I immediately found UNLOAD command in Redshift documentation that allows to unload the result of a query to one or multiple files on S3. This command accepts SQL query, S3 object path prefix and a few options. Its syntax looks like this:

UNLOAD ('select_statement')  
TO 's3://object_path_prefix'  
[ WITH ] CREDENTIALS [AS] 'aws_access_credentials' 
[ option [ ... ] ]
where option is  
{ MANIFEST
| DELIMITER [ AS ] 'delimiter_char' 
| FIXEDWIDTH [ AS ] 'fixedwidth_spec' }  
| ENCRYPTED
| GZIP     
| ADDQUOTES 
| NULL [ AS ] 'null_string'
| ESCAPE
| ALLOWOVERWRITE
| PARALLEL [ { ON | TRUE } | { OFF | FALSE } ]
A simple UNLOAD query would look like this:

UNLOAD ('  
  SELECT
    id,
    email
  FROM users
')  
TO 's3://bucket_name/file_prefix_'  
CREDENTIALS 'aws_access_key_id=KEY1;aws_secret_access_key=KEY2'  
ESCAPE  
PARALLEL OFF;  

However, there are a few important things about this command that may need to be configured. In this post I want to cover only few of them.

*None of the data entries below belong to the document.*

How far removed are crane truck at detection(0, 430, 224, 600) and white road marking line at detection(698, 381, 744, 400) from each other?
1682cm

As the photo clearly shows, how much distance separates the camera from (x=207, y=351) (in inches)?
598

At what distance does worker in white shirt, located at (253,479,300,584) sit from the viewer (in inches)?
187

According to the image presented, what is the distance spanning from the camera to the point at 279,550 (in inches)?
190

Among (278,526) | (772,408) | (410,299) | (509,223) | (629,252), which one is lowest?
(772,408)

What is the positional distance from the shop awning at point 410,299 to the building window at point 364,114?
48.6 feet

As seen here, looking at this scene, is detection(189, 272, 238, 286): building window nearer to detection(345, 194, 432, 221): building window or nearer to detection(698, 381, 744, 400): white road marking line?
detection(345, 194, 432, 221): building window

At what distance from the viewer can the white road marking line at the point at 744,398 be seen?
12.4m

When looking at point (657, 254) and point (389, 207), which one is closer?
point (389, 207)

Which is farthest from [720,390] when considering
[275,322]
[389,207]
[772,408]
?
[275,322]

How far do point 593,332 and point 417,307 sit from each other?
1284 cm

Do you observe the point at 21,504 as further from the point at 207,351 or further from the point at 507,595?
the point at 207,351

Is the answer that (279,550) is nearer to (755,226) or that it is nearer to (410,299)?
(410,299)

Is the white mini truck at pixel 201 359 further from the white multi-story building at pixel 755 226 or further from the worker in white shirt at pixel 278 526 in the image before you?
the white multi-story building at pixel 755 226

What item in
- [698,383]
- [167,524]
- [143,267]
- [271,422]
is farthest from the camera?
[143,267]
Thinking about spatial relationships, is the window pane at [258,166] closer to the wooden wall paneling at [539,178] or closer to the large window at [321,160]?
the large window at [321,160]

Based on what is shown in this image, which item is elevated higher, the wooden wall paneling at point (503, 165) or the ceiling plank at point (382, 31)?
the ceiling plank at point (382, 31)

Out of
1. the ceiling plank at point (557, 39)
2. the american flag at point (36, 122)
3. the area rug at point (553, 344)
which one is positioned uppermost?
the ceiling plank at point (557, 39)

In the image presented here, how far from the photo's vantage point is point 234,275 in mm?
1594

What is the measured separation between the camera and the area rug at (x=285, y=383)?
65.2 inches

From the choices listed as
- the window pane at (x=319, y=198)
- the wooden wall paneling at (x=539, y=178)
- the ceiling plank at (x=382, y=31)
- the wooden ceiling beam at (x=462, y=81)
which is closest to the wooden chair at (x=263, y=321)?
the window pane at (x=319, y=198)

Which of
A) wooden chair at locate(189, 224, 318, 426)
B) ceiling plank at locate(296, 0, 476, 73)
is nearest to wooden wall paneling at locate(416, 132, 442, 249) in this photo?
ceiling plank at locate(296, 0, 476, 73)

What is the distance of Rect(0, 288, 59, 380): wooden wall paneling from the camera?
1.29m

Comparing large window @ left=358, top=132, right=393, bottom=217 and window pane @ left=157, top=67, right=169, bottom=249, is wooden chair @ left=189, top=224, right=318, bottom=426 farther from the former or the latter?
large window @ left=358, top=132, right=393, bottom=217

UNLOAD may create more than one data file as it splits the data into chunks of 6.2 GB. There is MANIFEST option to create a JSON file with the list of data file names. I was not expecting that much data so I didn't use this option.

If the data file already exists in the specified location then the command fails. ALLOWOVERWRITE option allows to avoid that and simply overwrite the data and manifest files.

The data files use | (pipe) character as the column separator by default. That was not important in my case because the service supported pipes as the separators. If you need commas as the separators then use DELIMITER AS ',' option.

The data files don't have column headers but sometimes they may be required.

I added the column headers as the result of another query that was merged with the result of the first query using UNION. As long as UNION fails if the queries return rows with different data types in the same columns, I had to type cast the all the values in the result to VARCHAR. In addition to this, UNION doesn't guarantee the row order in the result, so its result has to be sorted by some column in the order that ensures that the column names come first. In my case I sorted the rows by ID column in descending order so that the name always goes before any numerical ID.

The final query looked like this:

UNLOAD ('  
  (
    SELECT
      ''User ID'',
      ''E-mail'',
      ''Order Count'',
      ''Signup Date'',
      ''Last Visit Date'',
      ''Last Visit Date Group''
  )
  UNION
  (
    SELECT
      CAST(id AS varchar),
      email,
      CAST(order_count AS varchar),
      signup_date,
      CAST(last_visit AS varchar),
      last_visit_date_group
    FROM user_details
    WHERE email <> ''''
  )
  ORDER BY 1 DESC
')  
TO 's3://bucket_name/file_prefix_'  
CREDENTIALS 'aws_access_key_id=KEY1;aws_secret_access_key=KEY2'  
ALLOWOVERWRITE  
MANIFEST  
ESCAPE  
PARALLEL OFF;  

I used s3cmd utility to download the data file and send that to the service.